Short problem 1: Reproduce the tribunal ruling on Mr Thomson between "[16]  It is" and "a grave matter.", inclusive.
Short problem 2: Carry the tribunal ruling on Mr Thomson forward past its last sentence, writing the passage that would follow.

Excerpted passage:
**********

Federal Magistrate: ‘Now Mr Thomson how did you go, were you able to speak to your client?’

Mr Thomson: ‘Yes your Honour and my client would consent to that course of action.’

Federal Magistrate: ‘Would he, eh?  That’s very sensible.’

[11]  In truth, Mr Thomson had not had any contact with his client that day.  In an affidavit filed in this disciplinary proceeding, Mr Thomson deposes that when the matter was stood down by the Federal Magistrate earlier in the day, he did intend to telephone his client and obtain instructions to agree to the course the Magistrate had suggested.  However, after leaving the court he formed the view that it was unnecessary for him to do so, because he believed the suggested course was in accordance with his instructions about the matter generally, and would be to the benefit of both his client, and his client’s new partner.  He could see, he says, no disadvantage in that course.

[12]  Mr Thomson properly concedes that, on the face of the transcript, his response to the Federal Magistrate clearly indicates that he had contacted his client when that was not, in truth, what had happened.  He is adamant, however, that he did not intend to mislead the Magistrate.

[13]  The Commissioner took the position, prior to the hearing before this Tribunal, that Mr Thomson’s conduct – that is, the words he used to the Federal Magistrate – involved deliberate dishonesty because he had not contacted his client and knew that he had not done so. 

[14]  It was submitted, for the Commissioner, that Mr Thomson was not able to contact Mr Williams because Mr Williams was, in effect, uncontactable and that Mr Thomson’s dishonesty was to wrongly, and dishonestly, pretend and represent that actual contact had been made. 

[15]  At the hearing before this Tribunal, however, Counsel for the Commissioner conceded – properly, in the Tribunal’s view – that there was no evidence to suggest that Mr Thomson was physically unable to contact Mr Williams (and, inferentially, had attempted to do so but could not, and had lied about that); and, that the Commissioner now accepted that Mr Thomson had made an actual decision that it was unnecessary to contact his client.

[16]  It is not disputed that Mr Thomson’s response was, on one construction, incorrect but a finding of actual dishonesty would not lightly be made.  It is a serious allegation, and the Tribunal could not be reasonably satisfied of its truth without clear proof or testimony, or circumstances pointing to only one possible inference.[1]

[1]        Briginshaw v Briginshaw (1938) 60 CLR 336 at 362-3 per Dixon J.

[17]  The allegation that Mr Thomson, a solicitor with an unblemished record in legal practice for almost 40 years, would lie to a judicial officer is a very serious one.  A finding of professional misconduct on the basis of dishonesty is, on any view, a grave matter.

[18]  The prevailing facts and circumstances, described above, do not lend support to a finding that takes this worst view of the matter. 

[19]  Rather, a number of aspects of the attendant circumstances reduce the likelihood that Mr Thomson would have lied when, for plausible reasons, he believed he could adopt the learned Magistrate’s suggestion without actually speaking to his client.  There are persuasive indications that Mr Thomson was careless, rather than dishonest.

**********

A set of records
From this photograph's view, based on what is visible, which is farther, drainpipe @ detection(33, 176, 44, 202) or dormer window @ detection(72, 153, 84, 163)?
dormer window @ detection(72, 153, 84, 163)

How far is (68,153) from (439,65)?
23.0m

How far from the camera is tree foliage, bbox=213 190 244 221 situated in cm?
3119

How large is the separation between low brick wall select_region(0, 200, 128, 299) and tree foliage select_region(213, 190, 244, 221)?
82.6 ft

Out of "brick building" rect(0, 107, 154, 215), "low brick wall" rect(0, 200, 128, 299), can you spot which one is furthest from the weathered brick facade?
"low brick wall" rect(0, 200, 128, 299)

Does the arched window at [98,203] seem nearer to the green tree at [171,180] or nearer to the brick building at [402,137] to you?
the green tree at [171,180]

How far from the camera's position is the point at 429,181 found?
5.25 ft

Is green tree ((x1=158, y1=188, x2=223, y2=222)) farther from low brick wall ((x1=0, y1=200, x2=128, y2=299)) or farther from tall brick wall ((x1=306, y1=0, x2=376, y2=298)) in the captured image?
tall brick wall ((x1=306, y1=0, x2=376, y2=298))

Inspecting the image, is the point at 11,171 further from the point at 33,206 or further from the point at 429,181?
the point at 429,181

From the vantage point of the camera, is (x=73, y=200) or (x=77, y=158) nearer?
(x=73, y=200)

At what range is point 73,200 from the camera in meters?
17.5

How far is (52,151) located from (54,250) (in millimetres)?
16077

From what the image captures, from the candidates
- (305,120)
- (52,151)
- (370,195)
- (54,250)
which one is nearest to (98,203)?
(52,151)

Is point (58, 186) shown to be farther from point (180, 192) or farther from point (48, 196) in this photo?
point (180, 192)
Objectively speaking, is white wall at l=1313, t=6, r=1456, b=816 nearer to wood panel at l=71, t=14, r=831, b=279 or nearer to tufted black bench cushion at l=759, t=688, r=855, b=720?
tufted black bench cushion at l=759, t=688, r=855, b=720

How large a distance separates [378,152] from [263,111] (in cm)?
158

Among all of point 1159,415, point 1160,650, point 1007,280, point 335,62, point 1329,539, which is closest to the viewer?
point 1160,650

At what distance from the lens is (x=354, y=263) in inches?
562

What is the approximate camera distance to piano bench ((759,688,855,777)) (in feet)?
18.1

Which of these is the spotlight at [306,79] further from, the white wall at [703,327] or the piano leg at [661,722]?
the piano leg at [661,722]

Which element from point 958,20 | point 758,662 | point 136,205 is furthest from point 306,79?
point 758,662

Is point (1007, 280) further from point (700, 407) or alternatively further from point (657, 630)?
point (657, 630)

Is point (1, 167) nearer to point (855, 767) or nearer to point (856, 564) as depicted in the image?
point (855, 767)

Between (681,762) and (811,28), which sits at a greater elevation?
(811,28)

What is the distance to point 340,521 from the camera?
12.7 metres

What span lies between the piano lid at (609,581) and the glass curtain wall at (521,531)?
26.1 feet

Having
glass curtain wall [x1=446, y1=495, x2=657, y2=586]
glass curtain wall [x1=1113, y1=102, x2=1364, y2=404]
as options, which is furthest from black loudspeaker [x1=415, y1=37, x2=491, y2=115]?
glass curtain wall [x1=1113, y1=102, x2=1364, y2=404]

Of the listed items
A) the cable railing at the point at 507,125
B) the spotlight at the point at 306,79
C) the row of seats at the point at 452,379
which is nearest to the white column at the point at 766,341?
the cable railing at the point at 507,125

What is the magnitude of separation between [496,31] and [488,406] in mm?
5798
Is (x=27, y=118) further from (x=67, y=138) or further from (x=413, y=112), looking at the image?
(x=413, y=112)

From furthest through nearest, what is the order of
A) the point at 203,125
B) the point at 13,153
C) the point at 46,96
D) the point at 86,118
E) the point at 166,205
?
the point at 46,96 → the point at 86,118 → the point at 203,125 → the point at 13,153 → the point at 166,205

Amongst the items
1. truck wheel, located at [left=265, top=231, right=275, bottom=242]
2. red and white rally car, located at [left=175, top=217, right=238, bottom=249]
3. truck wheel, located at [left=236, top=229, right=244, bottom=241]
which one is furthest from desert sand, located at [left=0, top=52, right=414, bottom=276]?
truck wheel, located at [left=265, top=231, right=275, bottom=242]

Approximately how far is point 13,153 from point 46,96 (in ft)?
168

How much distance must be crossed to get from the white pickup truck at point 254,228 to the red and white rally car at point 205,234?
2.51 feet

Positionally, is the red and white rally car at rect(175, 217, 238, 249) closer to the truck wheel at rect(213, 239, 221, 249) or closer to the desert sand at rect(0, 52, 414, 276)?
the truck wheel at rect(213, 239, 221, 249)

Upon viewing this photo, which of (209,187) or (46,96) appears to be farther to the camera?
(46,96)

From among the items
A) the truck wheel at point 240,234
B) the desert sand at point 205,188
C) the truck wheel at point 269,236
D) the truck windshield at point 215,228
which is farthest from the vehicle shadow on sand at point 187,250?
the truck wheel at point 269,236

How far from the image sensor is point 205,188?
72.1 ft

**********

Task response 1:
[16]  It is not disputed that Mr Thomson’s response was, on one construction, incorrect but a finding of actual dishonesty would not lightly be made.  It is a serious allegation, and the Tribunal could not be reasonably satisfied of its truth without clear proof or testimony, or circumstances pointing to only one possible inference.[1]

[1]        Briginshaw v Briginshaw (1938) 60 CLR 336 at 362-3 per Dixon J.

[17]  The allegation that Mr Thomson, a solicitor with an unblemished record in legal practice for almost 40 years, would lie to a judicial officer is a very serious one.  A finding of professional misconduct on the basis of dishonesty is, on any view, a grave matter.

Task response 2:
[20]  The critical enquiry made by the learned Magistrate of Mr Thomson was not whether he could contact his client, but whether the client would agree to the course of action the Magistrate proposed.  That course presented as sensible, and attractive.  It cannot be said that the word ‘yes’ at the commencement of Mr Thomson’s answer can only be referable to the second of the learned Magistrate’s two preceding questions; it could be nothing more than an affirmative and deliberate response to the first of those questions, enquiring how Mr Thomson ‘went’ in the sense of having any instructions.

[21]  Nor can it be said that Mr Thomson or his client had anything to gain from a deliberate lie.  It would have been equally as acceptable to the court for him to have responded, in detail, about what actually happened – that is, that on reflection he had come to the view that he could give the Magistrate an affirmative answer without taking instructions, because the instructions he already had were sufficiently broad to encompass that response.

[22]  The NSW Court of Appeal has observed that care must be taken in concluding that a solicitor has lied to or deceived a Tribunal, and that it goes without saying that a court or tribunal needs to be satisfied to that degree of persuasion which is necessary to satisfy the Briginshaw test before it can properly make finding that the solicitor has lied.[2]

[2]        O’Reilly v Law Society of NSW (1988) 24 NSWLR 204 at 239 per Clarke JA.

[23]  In the Queensland cases in which dishonesty on the part of a lawyer has been found there has been a clear reason for the dishonesty – either to benefit the client,[3] or the practitioner.[4]  Here, the absence of any purpose provides another basis for questioning whether an inference of dishonesty could ever be drawn.

[3]LSC v Voll [2008] QCA 293; LSC v Chadwick [2009] LPT 16; and LSC v Sorban [2009] LPT 5.

[4]LSC v Mullins [2006] LPT 12; Kyle v Legal Practitioners Complaints Committee (1999) 21 WAR 56.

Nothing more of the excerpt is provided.